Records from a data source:
· · ·
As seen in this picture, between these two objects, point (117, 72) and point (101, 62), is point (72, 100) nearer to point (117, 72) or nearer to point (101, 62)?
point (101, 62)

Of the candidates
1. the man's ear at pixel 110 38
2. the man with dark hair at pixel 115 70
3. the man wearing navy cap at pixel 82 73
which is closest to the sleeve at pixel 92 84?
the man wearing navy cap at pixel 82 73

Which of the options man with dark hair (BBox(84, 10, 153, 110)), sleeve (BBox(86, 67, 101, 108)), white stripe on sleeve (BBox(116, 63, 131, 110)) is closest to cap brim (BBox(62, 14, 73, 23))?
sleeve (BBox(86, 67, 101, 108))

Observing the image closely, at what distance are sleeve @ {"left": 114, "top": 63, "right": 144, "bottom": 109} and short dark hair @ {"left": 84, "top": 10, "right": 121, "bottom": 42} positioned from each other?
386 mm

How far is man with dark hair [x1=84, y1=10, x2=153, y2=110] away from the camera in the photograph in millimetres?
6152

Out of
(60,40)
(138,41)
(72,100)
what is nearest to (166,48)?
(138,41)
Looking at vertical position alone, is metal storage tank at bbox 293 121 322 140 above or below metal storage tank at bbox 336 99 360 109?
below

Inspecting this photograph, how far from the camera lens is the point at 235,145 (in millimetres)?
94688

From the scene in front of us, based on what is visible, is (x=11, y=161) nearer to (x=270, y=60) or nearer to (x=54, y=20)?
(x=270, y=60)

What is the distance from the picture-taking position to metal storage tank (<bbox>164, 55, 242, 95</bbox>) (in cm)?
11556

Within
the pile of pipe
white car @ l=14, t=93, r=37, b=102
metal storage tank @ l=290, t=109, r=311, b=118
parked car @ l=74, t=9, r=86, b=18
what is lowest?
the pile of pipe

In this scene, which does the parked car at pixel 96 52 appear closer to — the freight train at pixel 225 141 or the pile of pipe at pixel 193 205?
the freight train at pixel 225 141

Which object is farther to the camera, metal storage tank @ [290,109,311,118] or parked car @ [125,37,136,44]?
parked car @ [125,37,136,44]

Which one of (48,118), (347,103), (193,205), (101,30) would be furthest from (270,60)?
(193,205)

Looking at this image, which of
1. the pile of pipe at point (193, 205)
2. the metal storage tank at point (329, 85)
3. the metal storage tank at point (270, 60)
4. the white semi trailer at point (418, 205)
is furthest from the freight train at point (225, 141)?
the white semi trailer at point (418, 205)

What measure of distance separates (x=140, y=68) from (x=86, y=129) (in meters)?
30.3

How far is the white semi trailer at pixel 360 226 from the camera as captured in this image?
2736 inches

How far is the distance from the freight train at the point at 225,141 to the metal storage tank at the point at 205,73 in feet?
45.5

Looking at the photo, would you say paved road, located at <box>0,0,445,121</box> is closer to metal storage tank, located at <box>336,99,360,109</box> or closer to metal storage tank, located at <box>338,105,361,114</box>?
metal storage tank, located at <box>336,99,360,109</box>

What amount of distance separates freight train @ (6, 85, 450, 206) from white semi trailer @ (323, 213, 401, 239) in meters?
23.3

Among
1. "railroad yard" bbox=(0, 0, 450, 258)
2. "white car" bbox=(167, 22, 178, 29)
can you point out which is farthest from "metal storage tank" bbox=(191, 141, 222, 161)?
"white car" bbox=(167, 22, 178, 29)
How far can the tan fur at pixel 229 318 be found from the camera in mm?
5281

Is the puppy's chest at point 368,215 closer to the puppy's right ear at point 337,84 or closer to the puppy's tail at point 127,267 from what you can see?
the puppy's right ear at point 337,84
· · ·
▸ **Direction**:
Transcribe all of the rows above, keeping every character unchanged.

▸ **Exercise output**:
As seen in this picture, between these two objects, point (117, 72) and point (101, 62), is point (72, 100) nearer to point (117, 72) or nearer to point (101, 62)?
point (101, 62)

Of the candidates
1. the man's ear at pixel 110 38
2. the man with dark hair at pixel 115 70
3. the man wearing navy cap at pixel 82 73
which is closest to the sleeve at pixel 92 84?
the man wearing navy cap at pixel 82 73

Which of the options man with dark hair (BBox(84, 10, 153, 110)), sleeve (BBox(86, 67, 101, 108)), white stripe on sleeve (BBox(116, 63, 131, 110)) is closest to cap brim (BBox(62, 14, 73, 23))?
sleeve (BBox(86, 67, 101, 108))

Observing the image closely, at what distance are sleeve @ {"left": 114, "top": 63, "right": 144, "bottom": 109} and short dark hair @ {"left": 84, "top": 10, "right": 121, "bottom": 42} positioned from each other?
386 mm

How far is man with dark hair [x1=84, y1=10, x2=153, y2=110] away from the camera in the photograph in millimetres?
6152

Out of
(60,40)
(138,41)
(72,100)
what is nearest to (166,48)?
(138,41)
Looking at vertical position alone, is metal storage tank at bbox 293 121 322 140 above or below metal storage tank at bbox 336 99 360 109?
below

Inspecting this photograph, how far from the camera lens is the point at 235,145 (in millimetres)?
94688

From the scene in front of us, based on what is visible, is (x=11, y=161) nearer to (x=270, y=60) or nearer to (x=54, y=20)?
(x=270, y=60)

What is the distance from the picture-taking position to metal storage tank (<bbox>164, 55, 242, 95</bbox>) (in cm)?
11556

Within
the pile of pipe
white car @ l=14, t=93, r=37, b=102
metal storage tank @ l=290, t=109, r=311, b=118
parked car @ l=74, t=9, r=86, b=18
what is lowest?
the pile of pipe

In this scene, which does the parked car at pixel 96 52 appear closer to — the freight train at pixel 225 141 or the pile of pipe at pixel 193 205?
the freight train at pixel 225 141

Which object is farther to the camera, metal storage tank @ [290,109,311,118] or parked car @ [125,37,136,44]?
parked car @ [125,37,136,44]

Which one of (48,118), (347,103), (193,205), (101,30) would be furthest from (270,60)?
(193,205)

Looking at this image, which of
1. the pile of pipe at point (193, 205)
2. the metal storage tank at point (329, 85)
3. the metal storage tank at point (270, 60)
4. the white semi trailer at point (418, 205)
is furthest from the freight train at point (225, 141)?
the white semi trailer at point (418, 205)

What measure of distance separates (x=140, y=68) from (x=86, y=129) (in meters)?
30.3

How far is the white semi trailer at pixel 360 226 from the camera as captured in this image?
2736 inches

How far is the distance from the freight train at the point at 225,141 to the metal storage tank at the point at 205,73 in feet?
45.5

Looking at the photo, would you say paved road, located at <box>0,0,445,121</box> is closer to metal storage tank, located at <box>336,99,360,109</box> or closer to metal storage tank, located at <box>338,105,361,114</box>?
metal storage tank, located at <box>336,99,360,109</box>

What amount of distance separates freight train @ (6, 85, 450, 206) from white semi trailer @ (323, 213, 401, 239) in meters?
23.3

Among
1. "railroad yard" bbox=(0, 0, 450, 258)
2. "white car" bbox=(167, 22, 178, 29)
can you point out which is farthest from "metal storage tank" bbox=(191, 141, 222, 161)?
"white car" bbox=(167, 22, 178, 29)
How far can the tan fur at pixel 229 318 be found from the camera in mm?
5281

Is the puppy's chest at point 368,215 closer to the puppy's right ear at point 337,84 or closer to the puppy's tail at point 127,267 from what you can see?
the puppy's right ear at point 337,84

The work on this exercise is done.